For anyone who has studied in animal behaviour, it is likely that you would have been taken to a zoo to complete a project on animal behaviour . Most Zoology degrees do this at least once during the course. But a question should be considered when researching in a zoo. Is the research useful?
Zoo animals are regularly studied for one obvious reason. It is sometime the only place that researchers can watch these animals for extended periods of time. In the field a scientist may spend 99% of their day tracking an animal and getting close just to collect some fleeting observations. So there is little surprise so many researchers enjoy the large data sets that can be gathered from observations in zoos, where they can rely on being able to see the animals for almost the entire time they are present. Whilst for some projects these observations can be invaluable. But think about the projects that can be thought of the assist with wild populations and ask, are observations in captivity applicable to how the species acts in the wild.

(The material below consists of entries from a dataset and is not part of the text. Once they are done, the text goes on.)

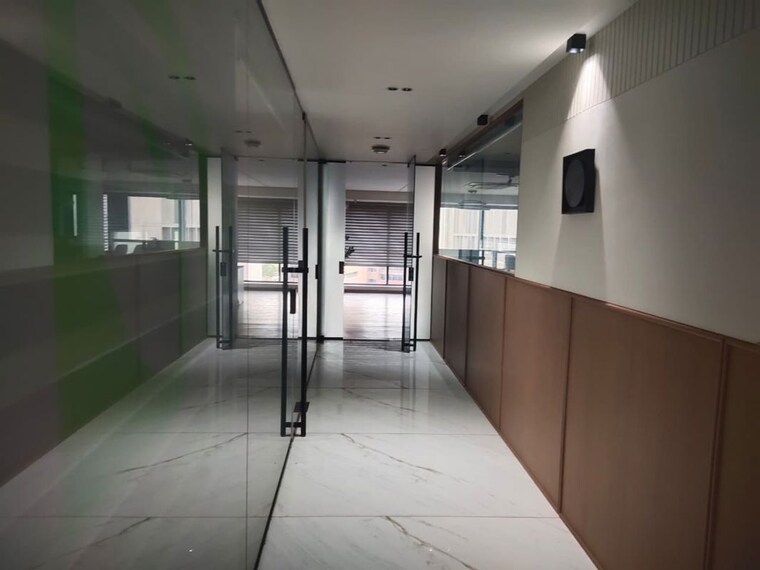 undefined, shilp-corporate-park Commercial Office Space 6261 Sq.Ft. In Bodakdev Ahmedabad 9850216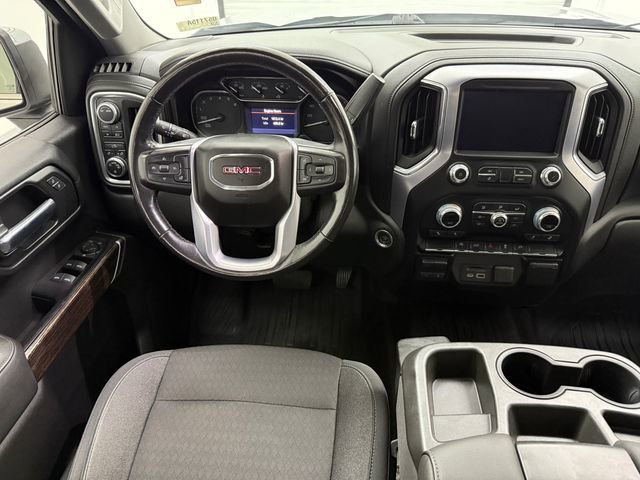 Used 2020 GMC Sierra 1500 SLE w/ SLE Value Package image 30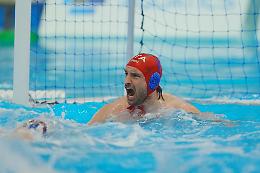 Del Lungo ha il pass: 7bello alle finali della World Cup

I spent my final year of my undergraduate degree working on a dissertation thesis looking into how animals are affected by the zoo environment with some interesting findings. When studying behaviour in zoos there are a few things that should be considered. Boundaries, boredom and observers.
Boundaries & Boredom
For many animals the addition of boundaries can have the biggest impact that captivity has on the species. Species that spend much of their lives ranging over huge areas in the wild are not suited to spend their lives in the same, small area. Some have linked animals that range large areas as being more likely to exhibit pacing when in captivity. This lack of freedom gives the animal a huge addition to their daily time budgets compared to those in the wild. Not having to spend hours a day navigating their habitats means there behaviours are a far-cry from how they behave in their natural ranges. This will be just one factor of difference that would show up in a comparison of behaviour between wild and captive animals, and what will the animal do with the extra hours? Increase the time they sleep for, pace, groom more or eat for longer? Any of these behaviours could have a negative effect on the animals and the displaying of stereotypical behaviours (any excessive behaviour that starts to have negative impacts) could make the validity of behavioural studies if trying to apply the observations to wild behaviours.

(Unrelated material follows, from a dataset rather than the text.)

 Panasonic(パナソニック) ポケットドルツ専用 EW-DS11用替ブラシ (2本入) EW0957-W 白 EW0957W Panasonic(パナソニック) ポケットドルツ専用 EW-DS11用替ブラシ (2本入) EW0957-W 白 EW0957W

Zoos are perhaps the only place in the world where animals face regular stress caused by observers. Every day thousands of zoo visitors walk through the gates and are able to stand only metres away from animals, some that live solitary existences and are rarely seen in the wild. How animals react to this observer effect has become an entire field of study in itself, and was the main topic of my own studies.
The observer effect seems to affect many species differently and there is even variation between individuals with some showing negative behaviours more than others in a group. Some of the effects that can be seen whilst a large, or loud group is present are, aggression, threat displays, more stereotypical behaviour, attempting to hide and behavioural shut-down as the animal freezes. All of these effects are again altering the time budgets of the animals and giving different result than those seen in the wild.
Is the data applicable?
As the zoo environment has dramatic changes on how animals behave, compared to wild population does that mean that the data should be thrown out? After all it doesn’t give any insight into wild behaviour, and shouldn’t researchers be spending more time studying wild populations so we know how to save them?

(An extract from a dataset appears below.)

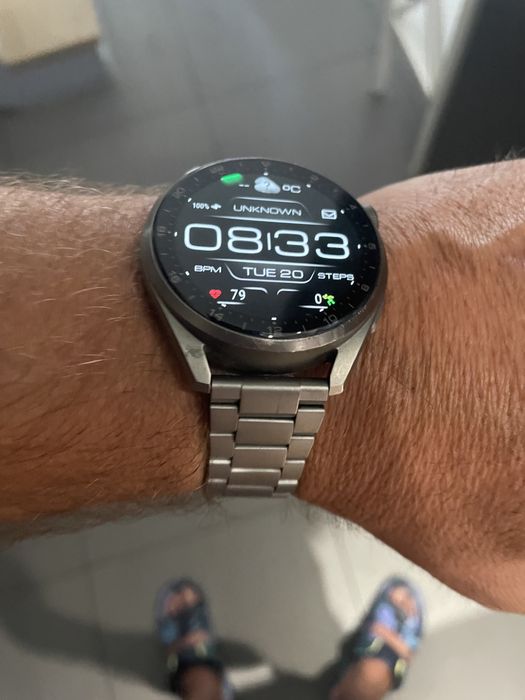 Huawei watch 3 Pro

Well, No. Whilst the data cannot usually be applied as a proxy for wild animals this doesn’t make the data useless. As natural habitats are being lost or diminished we do require more research into these habitats and the species that live there. But, this also means that now more than ever we need to increase the amount of research being undertaken in zoos and animal collections. By studying how animals are reacting to captivity now, we can provide better and more natural surroundings for in the future.
Imagine if the next species to go extinct in the wild could still live on in captivity. But the stress of captivity made breeding attempts fail. Wouldn’t we have wished for more zoo based research earlier so that the tragedy could be averted and the species saved? If we know how to make captivity less stressful for species, and more enriching now. The we could well be improving our chances of saving countless species in the future.
So, the next time your college or university takes you to conduct behavioural studies in a zoo, just remember, that researchers doing just that could well save all the species we know and love one day.
So show your support to all the zoo researchers trying to make captivity work for conservation.